Omit the pictures, then reproduce exactly the line bearing "site 4483, 2011-05-22 07:33:00.000." and every line after it up to and including the last line of the entries below.

◇ ◇ ◇ ◇ ◇ ◇ ◇

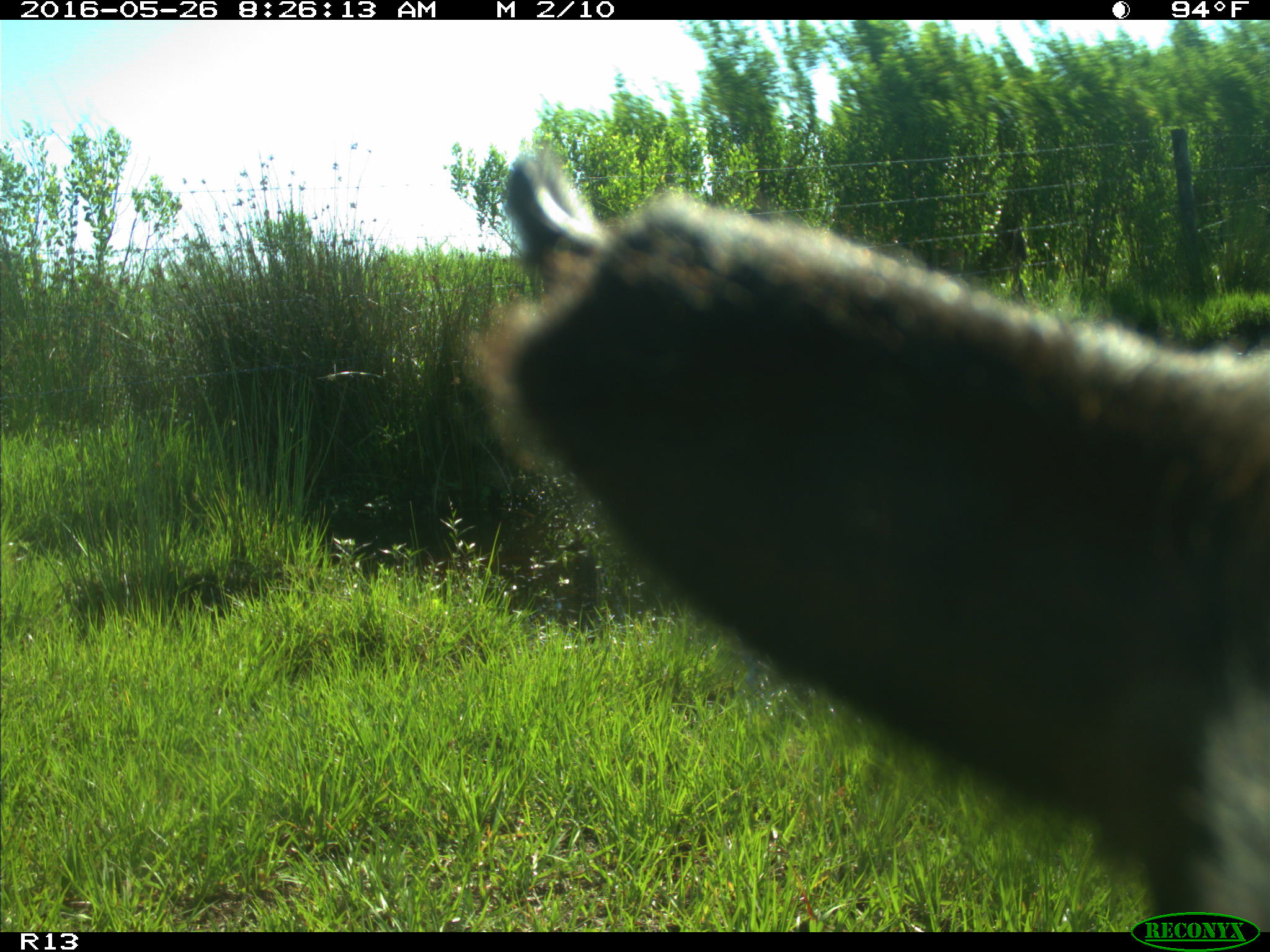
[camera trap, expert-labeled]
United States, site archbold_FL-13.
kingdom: Animalia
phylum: Chordata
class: Mammalia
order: Artiodactyla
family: Bovidae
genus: Bos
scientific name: Bos taurus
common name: domestic cow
Bos taurus (domestic cow).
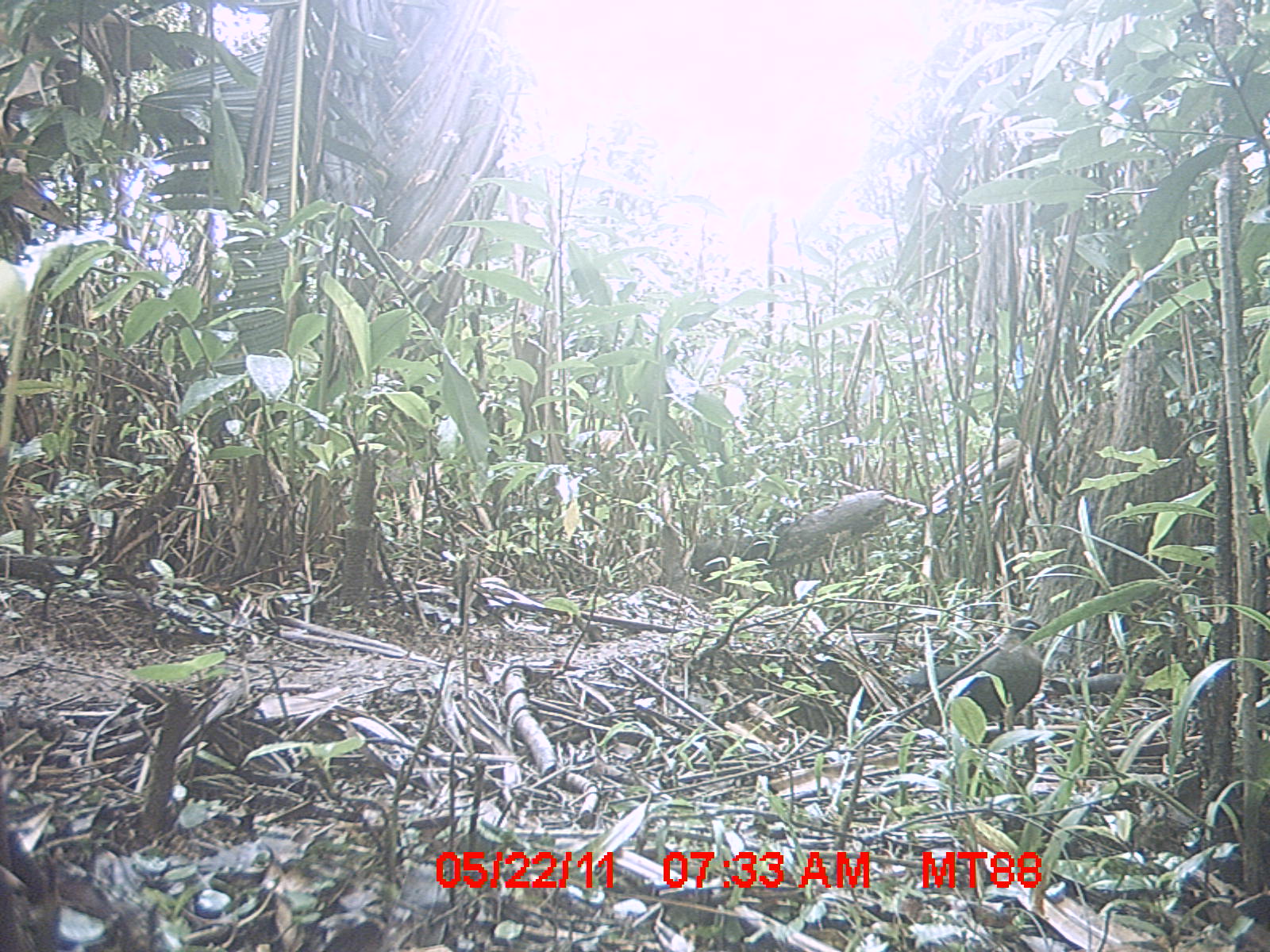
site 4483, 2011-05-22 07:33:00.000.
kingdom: Animalia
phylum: Chordata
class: Aves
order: Cuculiformes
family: Cuculidae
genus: Coua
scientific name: Coua serriana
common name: red-breasted coua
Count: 1.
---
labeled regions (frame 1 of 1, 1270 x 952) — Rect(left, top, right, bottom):
coua serriana: Rect(903, 620, 1044, 738)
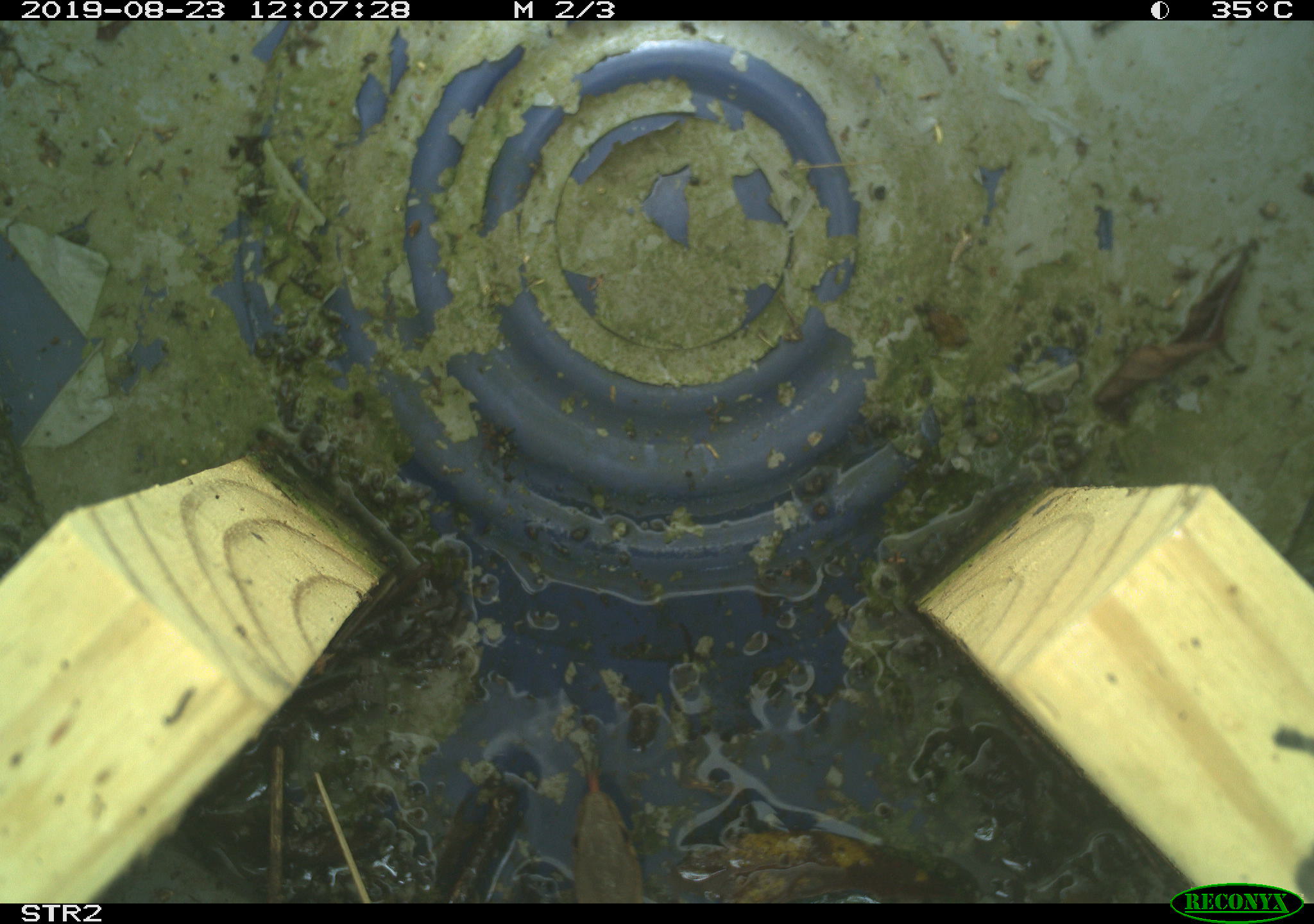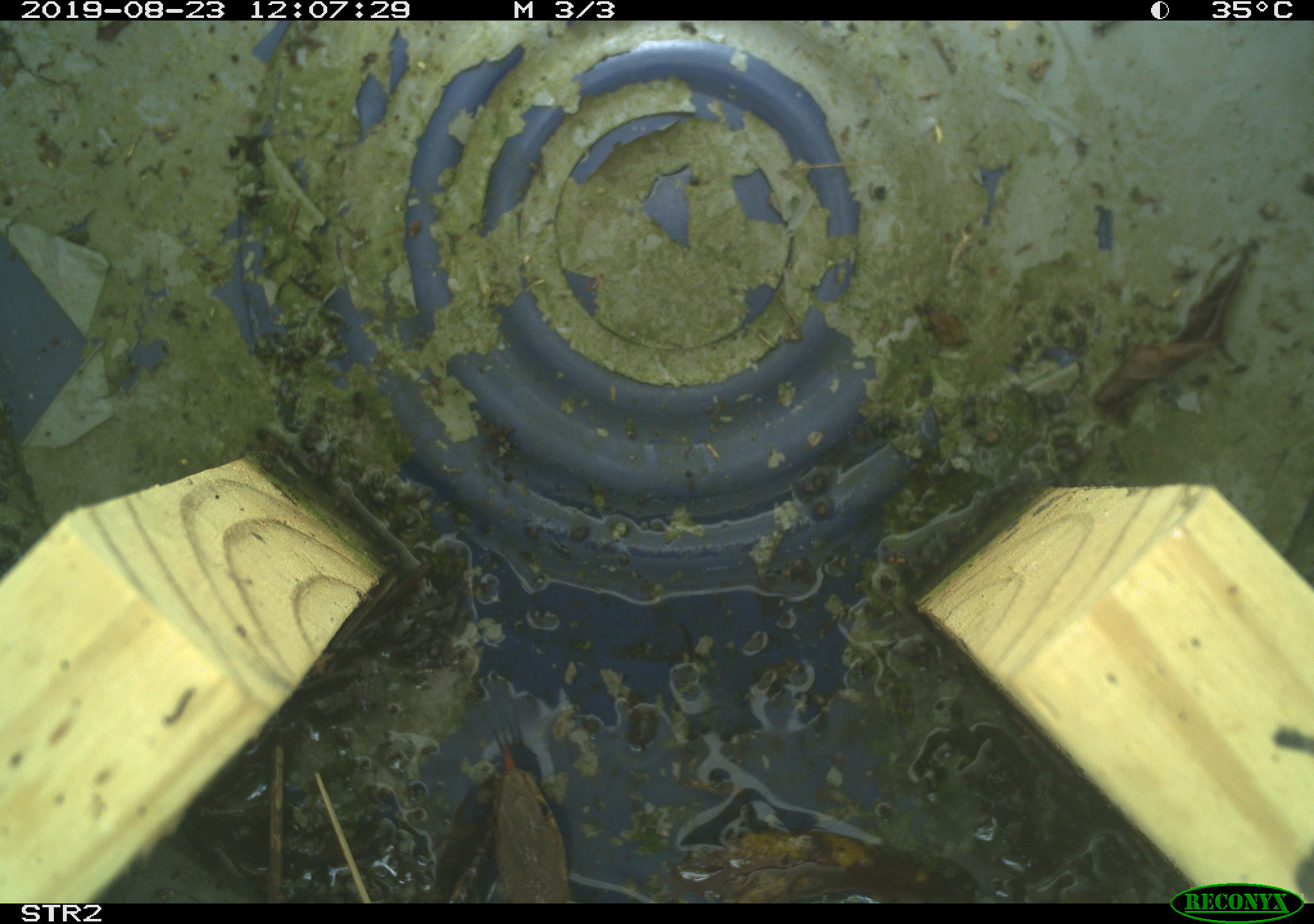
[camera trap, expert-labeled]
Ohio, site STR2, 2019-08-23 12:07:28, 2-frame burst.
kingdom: Animalia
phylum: Chordata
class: Reptilia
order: Squamata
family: Colubridae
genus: Thamnophis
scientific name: Thamnophis sirtalis sirtalis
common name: eastern gartersnake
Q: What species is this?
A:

◇ ◇ ◇ ◇ ◇ ◇ ◇

EXERCISE ANSWER ::
site 4483, 2011-05-22 07:33:00.000.
kingdom: Animalia
phylum: Chordata
class: Aves
order: Cuculiformes
family: Cuculidae
genus: Coua
scientific name: Coua serriana
common name: red-breasted coua
Count: 1.
---
labeled regions (frame 1 of 1, 1270 x 952) — Rect(left, top, right, bottom):
coua serriana: Rect(903, 620, 1044, 738)
[camera trap, expert-labeled]
Ohio, site STR2, 2019-08-23 12:07:28, 2-frame burst.
kingdom: Animalia
phylum: Chordata
class: Reptilia
order: Squamata
family: Colubridae
genus: Thamnophis
scientific name: Thamnophis sirtalis sirtalis
common name: eastern gartersnake
Q: What species is this?
A:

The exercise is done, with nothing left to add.